#### Text extract

One approach we briefly discussed was this: Instead of choosing a “cut-off” significance level and using it to decide if your data is significant, you could simply do your analysis, and publish that you got data at “x% level of significance” – and then leave it to your readers to decide if they think it’s “significant enough”.

This means, basically, that you are refraining from drawing your own conclusion about whether you’ve got a “real effect” working there, and leaving everyone else to decide for themselves.

A further comment on the high significance levels (commonly, 95%) commonly chosen as the “cut-off level”:

Unless your “sample” includes the entire population in question (in which case, it is called a census), you can never be absolutely perfectly totally certain that your sample is truly representative of the total population. There is always the possibility, theoretically, however improbably, that you might just draw a “bum sample” just by the luck of the draw. So it’s always possible that you could get a very significant-looking result just by random chance and bad luck.

You could decide that you need a 75% significance level. (And you still need to decide what test you will use, and have some a priori estimate of that “standard deviation” mentioned above, to decide what actual data scores would constitute a 75% level.) And suppose your data actually does meet your 75% level criterion! This still leaves a 25% possibility that you could have gotten that result just by the bad luck of the draw. So you might consider the data “suggestive” that you have a real effect there. But a 25% chance that you could get the data wrongly is still considered way too ambiguous.

If you have a seriously “real effect” working, you would hope that it has some seriously real effect on the data – like, it should be strong enough to support a 95% significance level. The choice of 95% is designed to leave you with only a 5% chance that you could get a certain level of data “by chance”. By intention, that level is chosen so that nobody (climate-change deniers excepted) could call it “ambiguous”. If you get that 95% level and somebody still insists that you could have gotten that just by chance (which is theoretically true, of course), that’s your climate-change denier or creationist speaking.

#### Stated exercise A
Write out, word for word, the part of the passage on significance levels that opens with the words containing "You could decide" and closes with "way too ambiguous.".
#### Stated exercise B
Answer from the passage on significance levels:
(i) What is a sample called when it includes the entire population in question?
(ii) What significance level is commonly chosen as the cut-off?
(iii) If data meets a 75% significance level, what possibility remains that the result came from the bad luck of the draw?
#### Stated exercise C
List every distinct numeric percentage that appears in the passage on significance levels.
The material after this has no connection to the passage on significance levels.

#### Data segment
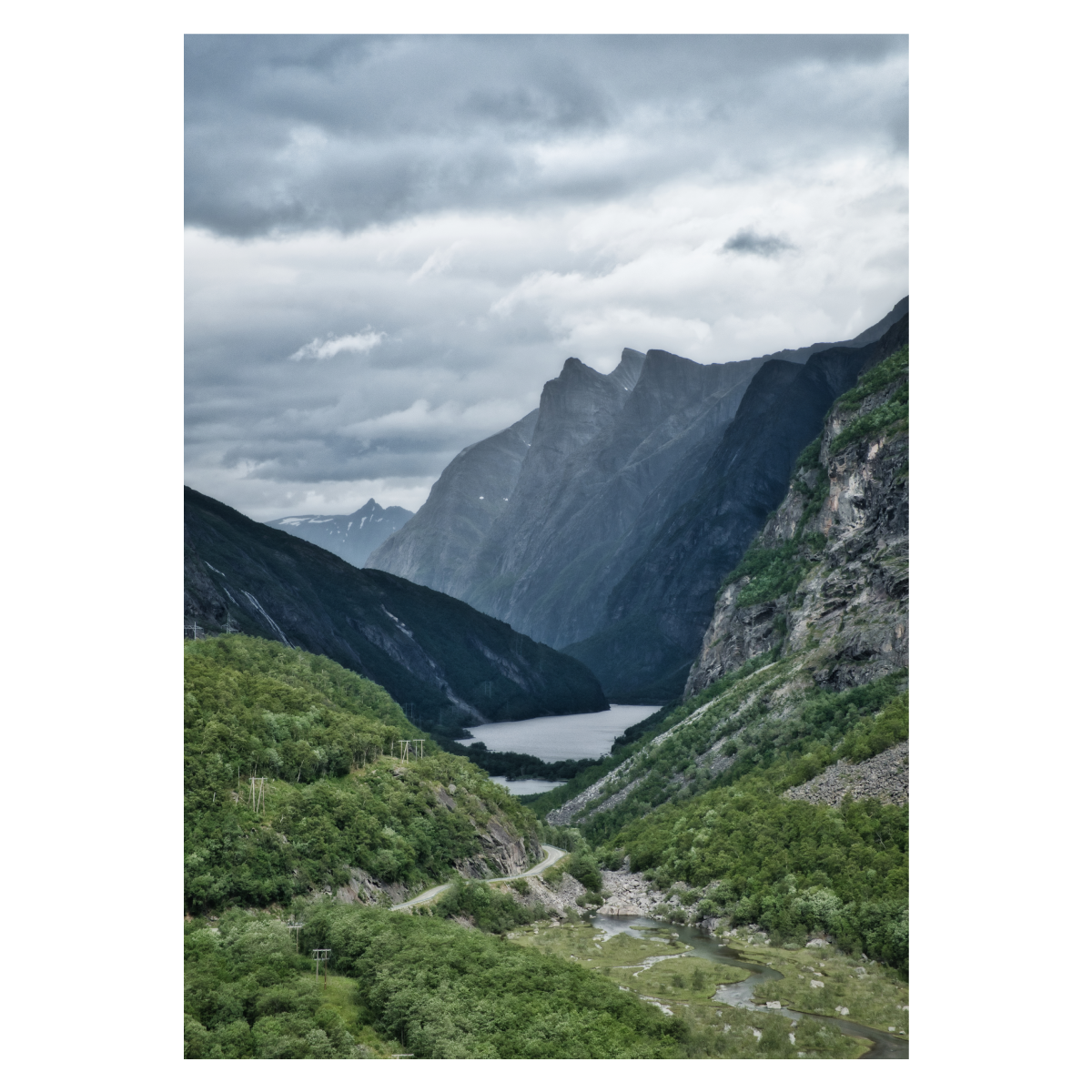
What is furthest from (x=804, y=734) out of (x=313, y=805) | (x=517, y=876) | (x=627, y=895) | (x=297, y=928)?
(x=297, y=928)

#### Right answer A
You could decide that you need a 75% significance level. (And you still need to decide what test you will use, and have some a priori estimate of that “standard deviation” mentioned above, to decide what actual data scores would constitute a 75% level.) And suppose your data actually does meet your 75% level criterion! This still leaves a 25% possibility that you could have gotten that result just by the bad luck of the draw. So you might consider the data “suggestive” that you have a real effect there. But a 25% chance that you could get the data wrongly is still considered way too ambiguous.

#### Right answer B
(i) A census.
(ii) 95%.
(iii) A 25% possibility.

#### Right answer C
95%, 75%, 25%, 5%